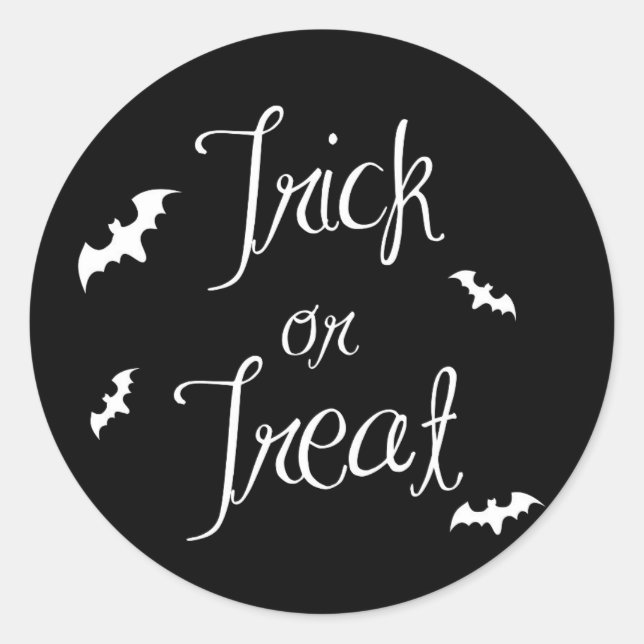 Sticker pour Halloween noir et blanc (Devant)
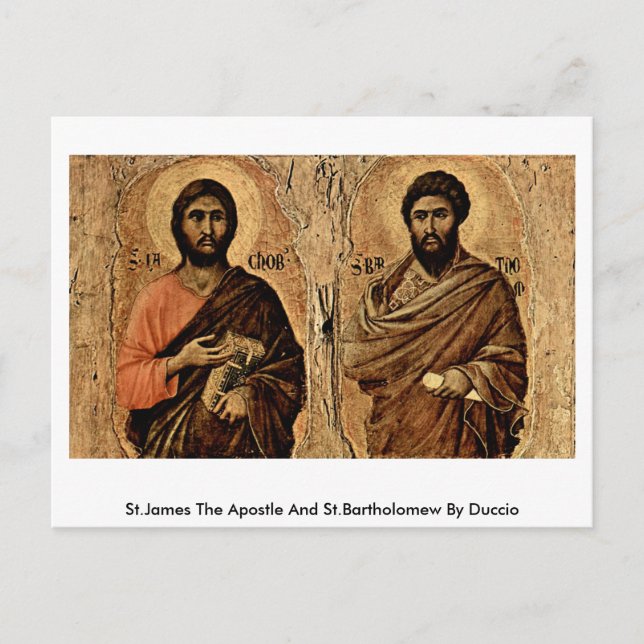 St.James The Apostle And St.Bartholomew By Duccio Postcard (Front)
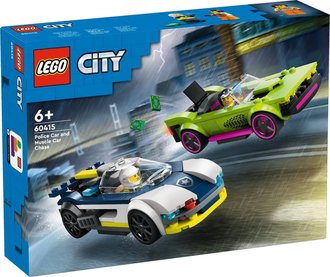 LEGO CITY Honika policejnho auta a sporku 60415 STAVEBNICE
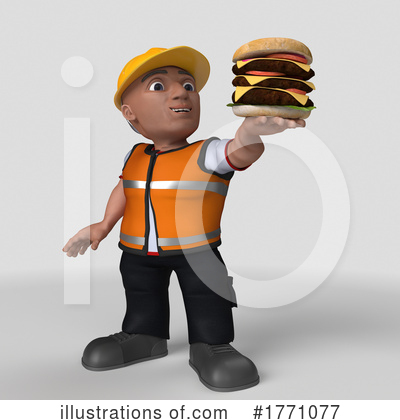 Royalty-Free (RF) Construction Worker Clipart Illustration by KJ Pargeter - Stock Sample #1771077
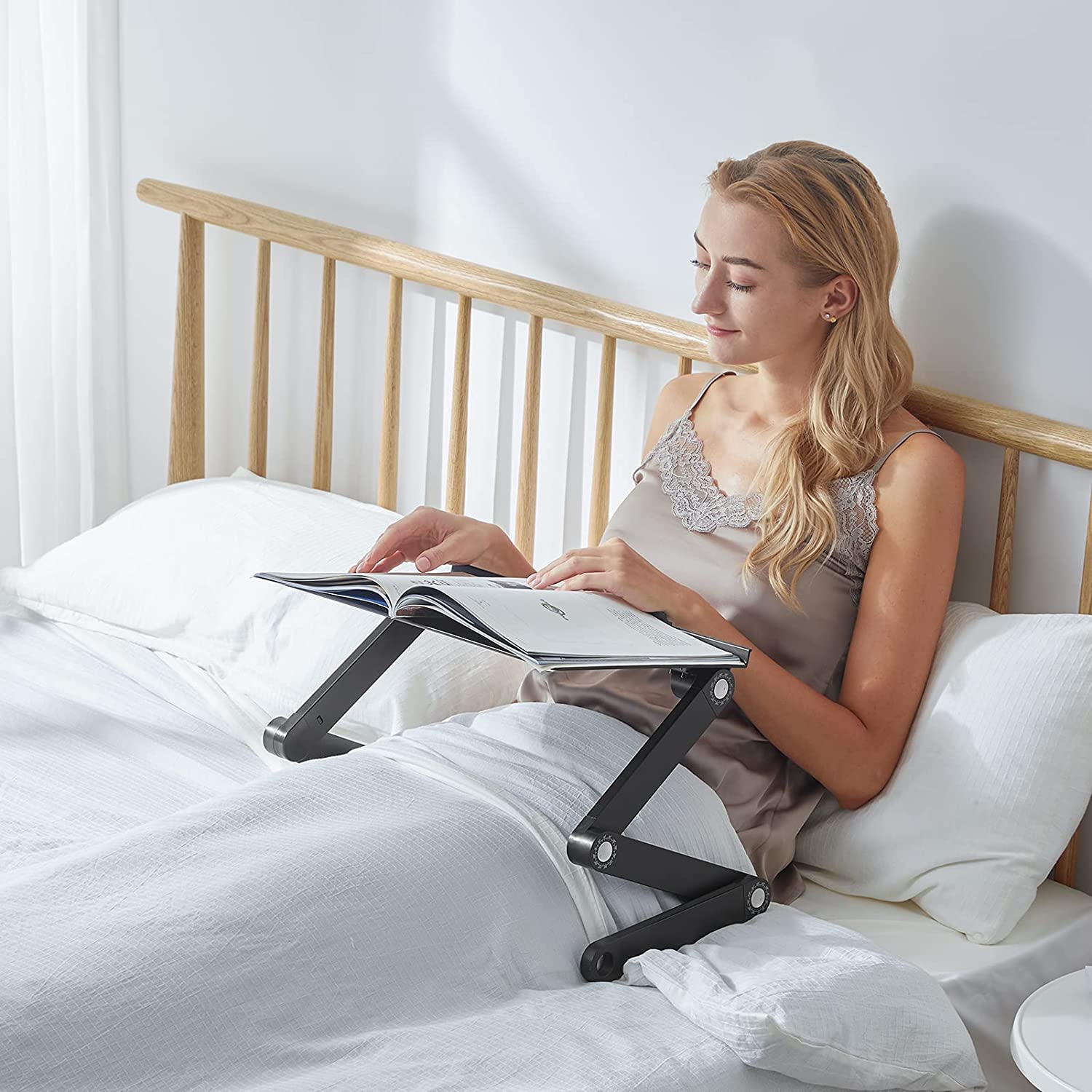 Laptop Stand Adjustable Height Foldable Portable Table Adjustable Foldable Laptop Stand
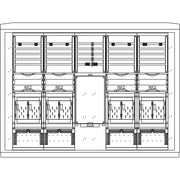 Elsta Mosdorfer - Zähler-Komplettschrank ZS A850-3 S6 8Z BKEI ZS838B.S6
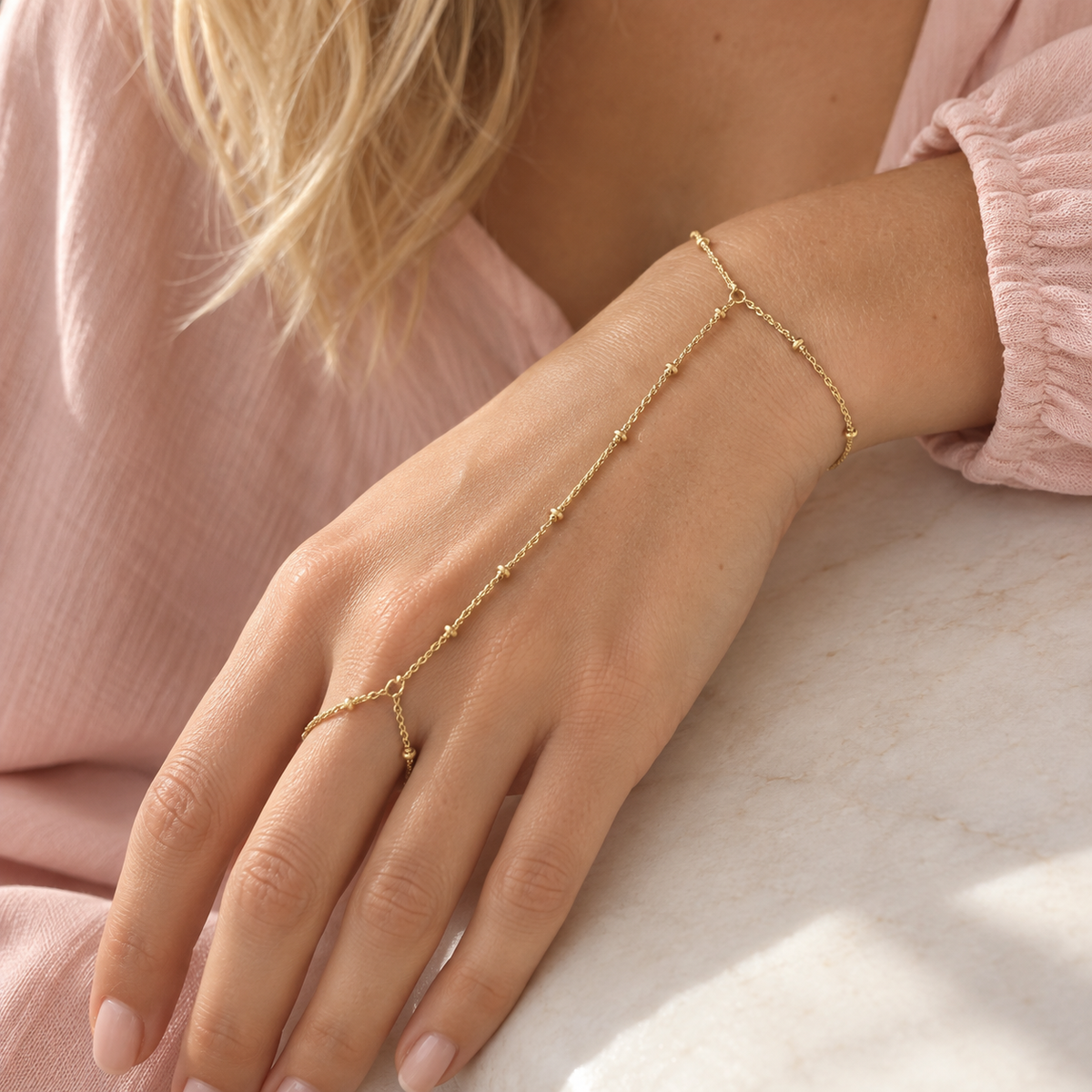 Satellite Bead Hand Chain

********************

Reproduce all of the records above word for word, leaving out the pictures.

 Sticker pour Halloween noir et blanc (Devant)
 St.James The Apostle And St.Bartholomew By Duccio Postcard (Front)
 LEGO CITY Honika policejnho auta a sporku 60415 STAVEBNICE
 Royalty-Free (RF) Construction Worker Clipart Illustration by KJ Pargeter - Stock Sample #1771077
 Laptop Stand Adjustable Height Foldable Portable Table Adjustable Foldable Laptop Stand
 Elsta Mosdorfer - Zähler-Komplettschrank ZS A850-3 S6 8Z BKEI ZS838B.S6
 Satellite Bead Hand Chain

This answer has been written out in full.